Sff mutants exhibit behavioral and neuromuscular junction (NMJ) phenotypes. (A) Drosophila Sff mutants are deficient in negative geotaxis. Each dot represents the climbing time for a single adult male to reach a pre-specified height. Dashed lines indicate the median climbing time for the indicated population. Individuals that did not reach the threshold height within 120 seconds are binned together (*). For all populations, n=100-122 males. (B,C) The number of boutons and the number of primary nerve branches are significantly decreased at the NMJ in the sffB22 mutant. Data are mean ± s.e.m. ***P<0.001; n=25 wild-type, n=7 sffB22 for panel B and n=23 wild-type, n=22 sffB22 for panel C. (D,E) Compressed z-stacks from confocal images of the larval NMJ in wild type (D) and sffB22 (E) present the gross change in morphology resulting from decreased Sff function (red, phalloidin; green, anti-HRP). In addition to decreased bouton number and decreased nerve terminal branching, the sffB22 NMJ is characterized by enlarged boutons (arrows in D and E). (F,G) The distribution of active zone complexes is not altered by the sff mutation.
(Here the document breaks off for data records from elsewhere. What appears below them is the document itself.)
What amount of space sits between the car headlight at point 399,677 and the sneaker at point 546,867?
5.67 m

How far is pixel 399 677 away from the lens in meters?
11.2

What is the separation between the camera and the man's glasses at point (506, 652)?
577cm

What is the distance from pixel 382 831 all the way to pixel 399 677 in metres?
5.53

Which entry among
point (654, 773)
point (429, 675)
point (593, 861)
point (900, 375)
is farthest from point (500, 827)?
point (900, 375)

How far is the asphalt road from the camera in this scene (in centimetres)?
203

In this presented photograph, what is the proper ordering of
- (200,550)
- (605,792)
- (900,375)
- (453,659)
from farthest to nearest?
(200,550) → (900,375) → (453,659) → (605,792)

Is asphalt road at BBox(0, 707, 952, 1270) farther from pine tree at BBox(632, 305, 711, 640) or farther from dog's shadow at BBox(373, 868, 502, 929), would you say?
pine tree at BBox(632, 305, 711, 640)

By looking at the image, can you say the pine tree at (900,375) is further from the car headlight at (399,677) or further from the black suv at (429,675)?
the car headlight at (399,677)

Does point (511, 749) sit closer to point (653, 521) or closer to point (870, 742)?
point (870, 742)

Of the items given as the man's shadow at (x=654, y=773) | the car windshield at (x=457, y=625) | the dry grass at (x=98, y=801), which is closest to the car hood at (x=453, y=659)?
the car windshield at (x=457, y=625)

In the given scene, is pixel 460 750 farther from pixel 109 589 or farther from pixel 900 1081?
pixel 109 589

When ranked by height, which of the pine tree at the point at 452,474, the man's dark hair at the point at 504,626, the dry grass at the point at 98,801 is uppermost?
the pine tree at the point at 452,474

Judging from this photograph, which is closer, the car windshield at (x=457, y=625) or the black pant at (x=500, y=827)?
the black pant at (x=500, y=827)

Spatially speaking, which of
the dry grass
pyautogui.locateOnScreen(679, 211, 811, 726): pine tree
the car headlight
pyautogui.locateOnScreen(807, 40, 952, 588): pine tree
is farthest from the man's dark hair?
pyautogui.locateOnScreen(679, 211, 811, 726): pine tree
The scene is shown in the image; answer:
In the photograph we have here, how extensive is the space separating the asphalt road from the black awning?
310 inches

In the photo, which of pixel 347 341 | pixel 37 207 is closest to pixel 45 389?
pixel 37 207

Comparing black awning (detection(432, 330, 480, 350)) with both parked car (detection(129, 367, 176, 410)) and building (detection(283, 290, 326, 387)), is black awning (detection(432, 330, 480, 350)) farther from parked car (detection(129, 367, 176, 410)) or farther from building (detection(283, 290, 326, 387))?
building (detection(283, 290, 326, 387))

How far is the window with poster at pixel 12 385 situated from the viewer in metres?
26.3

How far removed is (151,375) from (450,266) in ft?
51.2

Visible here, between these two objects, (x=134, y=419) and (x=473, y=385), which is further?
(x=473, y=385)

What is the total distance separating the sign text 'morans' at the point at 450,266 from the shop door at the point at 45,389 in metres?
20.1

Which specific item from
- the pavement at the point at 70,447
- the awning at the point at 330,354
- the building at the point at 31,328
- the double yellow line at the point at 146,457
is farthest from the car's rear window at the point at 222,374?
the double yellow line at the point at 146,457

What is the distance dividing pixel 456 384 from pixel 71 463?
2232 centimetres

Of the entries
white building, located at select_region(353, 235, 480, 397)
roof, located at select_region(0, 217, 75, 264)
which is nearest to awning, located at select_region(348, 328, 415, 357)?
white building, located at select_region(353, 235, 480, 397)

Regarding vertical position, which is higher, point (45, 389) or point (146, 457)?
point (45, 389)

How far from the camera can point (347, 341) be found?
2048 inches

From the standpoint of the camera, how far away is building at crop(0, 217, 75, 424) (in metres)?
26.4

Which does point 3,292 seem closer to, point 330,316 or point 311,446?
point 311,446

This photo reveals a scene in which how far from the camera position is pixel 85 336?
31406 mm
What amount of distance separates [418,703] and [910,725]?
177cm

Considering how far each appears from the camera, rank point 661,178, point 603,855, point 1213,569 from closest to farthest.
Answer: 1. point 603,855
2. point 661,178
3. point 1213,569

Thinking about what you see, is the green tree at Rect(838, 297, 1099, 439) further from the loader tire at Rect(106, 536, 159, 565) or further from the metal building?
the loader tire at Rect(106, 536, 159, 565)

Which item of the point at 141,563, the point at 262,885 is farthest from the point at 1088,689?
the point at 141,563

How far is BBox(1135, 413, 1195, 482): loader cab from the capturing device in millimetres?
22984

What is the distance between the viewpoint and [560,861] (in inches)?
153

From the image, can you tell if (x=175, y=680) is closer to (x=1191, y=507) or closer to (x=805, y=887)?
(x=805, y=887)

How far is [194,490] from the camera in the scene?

Wild-type (F) and sffB22 (G) larval NMJs were stained with anti-Bruchpilot (green) and anti-HRP (red). Neither the size of Bruchpilot complexes nor the number of complexes per bouton was significantly altered (insets). In panels D-G anti-HRP staining delineates the full extent of the axonal arborization. Despite reduced HRP epitope in embryos and larvae, anti-HRP antibody staining is co-extensive with mAb 1D4 staining, another well-established NMJ marker (see Fig. S8 in the supplementary material). Scale bar: 20 μm for D,E; 15 μm for F,G; 4 μm for insets in F,G.

To comprehensively identify glycan expression changes induced by the sff mutation, total N-linked glycan profiles of sff and wild-type embryos were analyzed by mass spectrometry. High mannose and paucimannose glycans together accounted for almost 90% of the total profile in wild-type (89.5%) and sff mutant (85.5%) embryos, indicating that the dominant glycan processing pathways are largely unaffected by the sff mutation. (see Table S4, structures 1-13, in the supplementary material). However, the prevalence of the M5N2 structure, an essential precursor for paucimannose, hybrid and complex glycan production, was reduced in the sff mutant (Fig. 6B). The decrease in M5N2 was mirrored by an increase in M3N2, a paucimannose glycan production of which requires Fdl, indicating robust activity of the processing hexosaminidase in sff embryos. Hybrid and complex glycans together made up 9.6% of the total profile in wild-type and 11.1% in sff embryos (see Table S4, structures 14-25 and 31-42, in the supplementary material). This modest increase in the prevalence of processed glycans, equivalent to a shift of 1.5% of the total glycan profile in the sff mutant, was more dramatic for a subset of individual complex structures (Fig. 6C). For example, the N2M3N2 glycan, a biantennary non-fucosylated structure, was increased by 30% and the N3M3N2F glycan, a triantennary core-fucosylated structure, was increased by 385% in the sff mutant. As expected, glycans bearing α3-linked Fuc were significantly reduced in sff embryos (54% reduction overall), accounting for 0.5% less of the total glycan profile than in wild type (Fig. 6D). However, one HRP epitope, the complex biantennary N2M3N2F2 glycan, was more prevalent in sff than in wild-type embryos. This difucosylated structure, like the non-HRP complex structures that were also increased in sff mutants, requires the activity of GlcNAcT2 or GlcNAcT4 (Fig. 6A), indicating that the sff mutation increases the flux of glycan processing towards greater complexity. Our previous structural characterization of the glycans expressed in Tollo mutant embryos also demonstrated increased prevalence of complex non-fucosylated glycans in addition to reduced expression of HRP epitopes, consistent with both genes acting within an intersecting pathway (Aoki et al., 2007).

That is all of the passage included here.